## WHAT IS BEING ASKED
Write out again, exactly, the lines below starting at the one with "Matisse in Flowers" and ending at the one with "Red Dock with moody sky".

## RECORDS FOR THIS EXERCISE
____________________
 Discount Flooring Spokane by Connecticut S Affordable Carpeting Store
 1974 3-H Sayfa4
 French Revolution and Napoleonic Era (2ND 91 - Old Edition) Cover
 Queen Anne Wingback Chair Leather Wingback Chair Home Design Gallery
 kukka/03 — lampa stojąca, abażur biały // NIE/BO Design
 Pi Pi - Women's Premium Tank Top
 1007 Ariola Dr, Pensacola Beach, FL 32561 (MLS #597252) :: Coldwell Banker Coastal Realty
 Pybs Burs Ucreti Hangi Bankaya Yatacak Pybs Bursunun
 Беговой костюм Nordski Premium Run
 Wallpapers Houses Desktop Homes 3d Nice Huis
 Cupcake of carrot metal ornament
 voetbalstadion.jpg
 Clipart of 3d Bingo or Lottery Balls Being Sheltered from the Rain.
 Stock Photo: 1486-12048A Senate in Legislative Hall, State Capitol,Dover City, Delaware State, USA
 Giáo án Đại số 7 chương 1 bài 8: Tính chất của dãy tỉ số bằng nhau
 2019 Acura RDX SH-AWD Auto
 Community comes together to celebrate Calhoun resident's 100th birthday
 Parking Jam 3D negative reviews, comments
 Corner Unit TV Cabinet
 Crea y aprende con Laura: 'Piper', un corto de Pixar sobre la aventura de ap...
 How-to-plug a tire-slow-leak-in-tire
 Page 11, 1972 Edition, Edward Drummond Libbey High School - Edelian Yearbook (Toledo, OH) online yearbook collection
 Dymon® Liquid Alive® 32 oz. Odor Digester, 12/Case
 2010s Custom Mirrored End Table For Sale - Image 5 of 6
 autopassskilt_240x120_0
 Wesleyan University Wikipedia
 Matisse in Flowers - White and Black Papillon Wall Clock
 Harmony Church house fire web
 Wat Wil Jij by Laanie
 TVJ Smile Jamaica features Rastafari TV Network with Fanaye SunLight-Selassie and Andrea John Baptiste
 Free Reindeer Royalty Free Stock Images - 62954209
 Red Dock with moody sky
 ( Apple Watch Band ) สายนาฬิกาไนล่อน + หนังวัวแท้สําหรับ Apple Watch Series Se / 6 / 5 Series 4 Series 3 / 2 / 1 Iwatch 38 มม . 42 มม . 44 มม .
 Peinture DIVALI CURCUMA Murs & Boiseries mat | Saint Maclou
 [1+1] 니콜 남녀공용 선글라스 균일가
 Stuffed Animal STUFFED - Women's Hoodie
____________________
## ANSWER FOR THE TASK
 Matisse in Flowers - White and Black Papillon Wall Clock
 Harmony Church house fire web
 Wat Wil Jij by Laanie
 TVJ Smile Jamaica features Rastafari TV Network with Fanaye SunLight-Selassie and Andrea John Baptiste
 Free Reindeer Royalty Free Stock Images - 62954209
 Red Dock with moody sky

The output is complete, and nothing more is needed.